Experience and feedback on pg_restore --data-only

From: Dimitrios Apostolou <jimis(at)gmx(dot)net>
To: pgsql-general(at)lists(dot)postgresql(dot)org
Subject: Experience and feedback on pg_restore --data-only
Date: 2025-03-20 22:48:11
Message-ID: 53760c70-4a87-a453-9e02-57abc9cb2e54@gmx.net
Views: Raw Message | Whole Thread | Download mbox | Resend email
Thread:
Lists: pgsql-general

Rationale:

When restoring a backup in an emergency situation, it's fine to run
pg_restore as superuser and get an exact replica of the dumped db.
AFAICT pg_restore (without --data-only) is optimised for such case.

But pg_dump/restore can be used as a generic data-copying utility, and in
those cases it makes often sense to get rid of the churn and create a
clean database by running the SQL schema definition from version control,
and then copy the data for only the tables created.

For this case, I choose to run pg_restore --data-only, and run it as the
user who owns the database (dbowner), not as a superuser, in order to
avoid changes being introduced under the radar.

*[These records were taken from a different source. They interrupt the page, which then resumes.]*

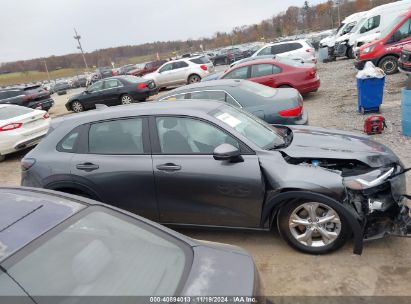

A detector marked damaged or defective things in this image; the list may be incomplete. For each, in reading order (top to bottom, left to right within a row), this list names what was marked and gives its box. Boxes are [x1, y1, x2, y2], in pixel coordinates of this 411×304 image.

crumpled hood [282, 126, 400, 169]
broken headlight [344, 166, 396, 190]
damaged front bumper [344, 164, 411, 245]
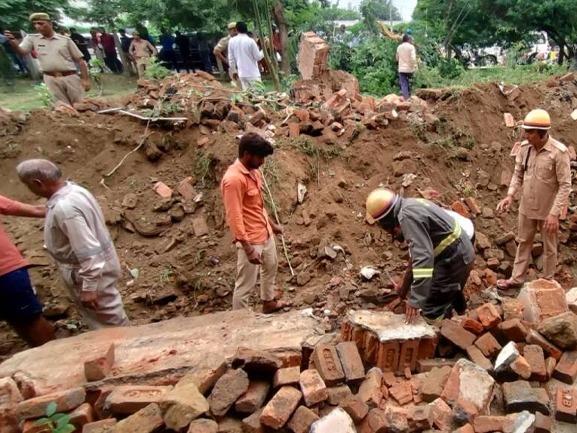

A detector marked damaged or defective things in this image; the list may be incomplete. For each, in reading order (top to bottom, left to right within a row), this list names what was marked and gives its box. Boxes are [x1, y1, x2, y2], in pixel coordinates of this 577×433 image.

broken brick [16, 386, 85, 420]
broken brick [83, 342, 115, 380]
broken brick [105, 384, 170, 416]
broken brick [258, 384, 300, 428]
broken brick [272, 364, 300, 388]
broken brick [286, 404, 320, 432]
broken brick [300, 368, 326, 404]
broken brick [312, 344, 344, 384]
broken brick [332, 340, 364, 382]
broken brick [438, 318, 474, 350]
broken brick [472, 332, 500, 356]
broken brick [474, 302, 502, 330]
broken brick [498, 318, 528, 340]
broken brick [520, 342, 544, 380]
broken brick [548, 350, 576, 384]
broken brick [552, 388, 576, 422]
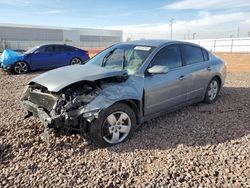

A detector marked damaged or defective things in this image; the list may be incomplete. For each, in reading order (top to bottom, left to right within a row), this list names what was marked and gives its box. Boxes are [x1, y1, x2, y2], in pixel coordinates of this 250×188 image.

damaged hood [29, 64, 127, 92]
damaged sedan [20, 40, 227, 147]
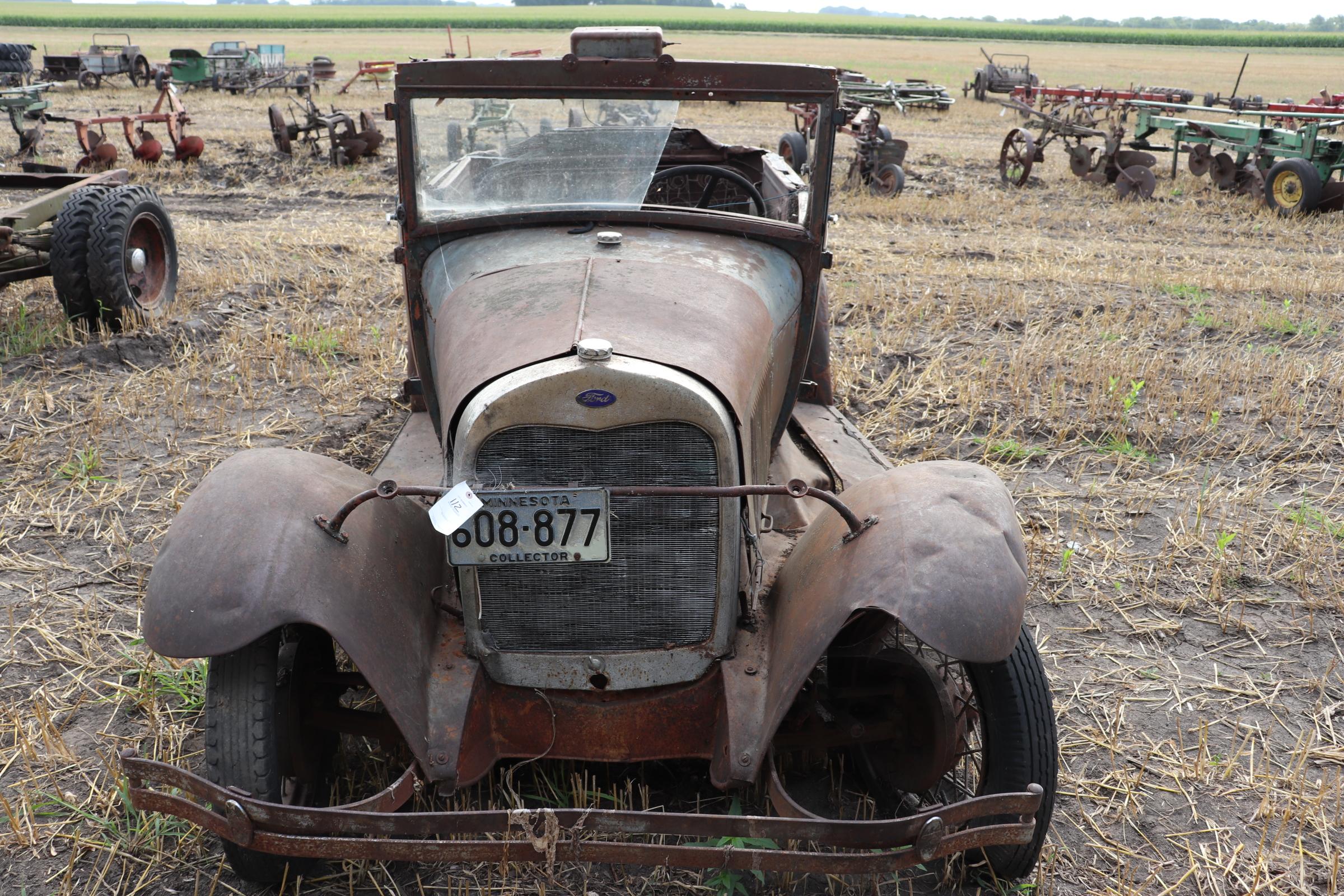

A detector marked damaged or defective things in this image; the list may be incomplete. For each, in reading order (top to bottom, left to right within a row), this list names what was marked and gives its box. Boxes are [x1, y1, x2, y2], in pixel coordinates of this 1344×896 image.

rusty fender [144, 451, 444, 763]
rusty car [121, 26, 1053, 892]
rusty metal bracket [316, 480, 881, 543]
rusty fender [741, 459, 1021, 773]
rusty metal bracket [118, 752, 1037, 876]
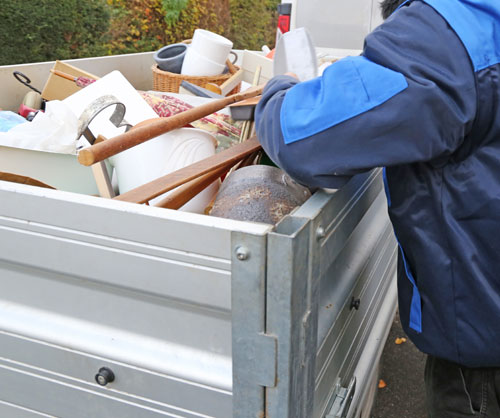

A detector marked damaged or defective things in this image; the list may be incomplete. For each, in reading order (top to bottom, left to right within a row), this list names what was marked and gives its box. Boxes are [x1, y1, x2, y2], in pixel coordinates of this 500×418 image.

rusty metal bowl [209, 166, 310, 225]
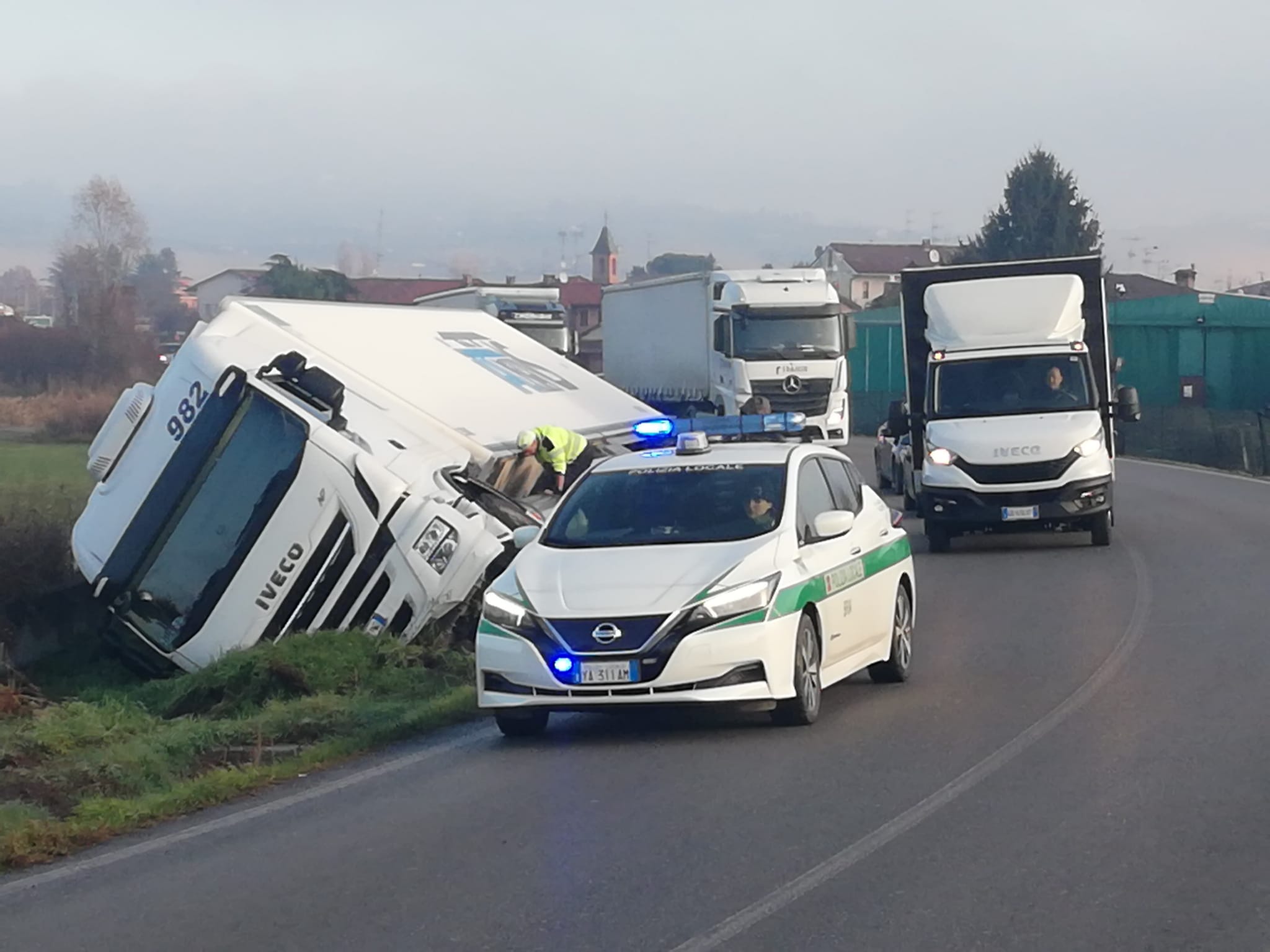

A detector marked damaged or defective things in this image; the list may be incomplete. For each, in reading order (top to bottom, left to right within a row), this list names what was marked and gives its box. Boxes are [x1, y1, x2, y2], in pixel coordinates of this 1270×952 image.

Things that made my life hard:

* plenty of permission denials for both ALTER OWNER or SET SESSION
AUTHORIZATION (depending on command line switches). Both of these
require superuser privilege, but in my case this is not really needed.
Dbowner has CREATEROLE and is the one who creates all the roles (WITH
SET TRUE), and their private schemata in the specific database. Things
would work if pg_restore did "SET ROLE" instead of "SET SESSION
AUTHORIZATION" to switch user. Is this a straightforward change or there
are issues I don't see?

* After each failed attempt, I need to issue a TRUNCATE table1,table2,...
before I try again. I wrote my own function for that. It would help if
pg_restore would optionally truncate before COPY. I believe it would
require superuser privilege for it, that could achieve using the
--superuser=username option used today for disabling the triggers.

Performance issues: (important as my db size is >5TB)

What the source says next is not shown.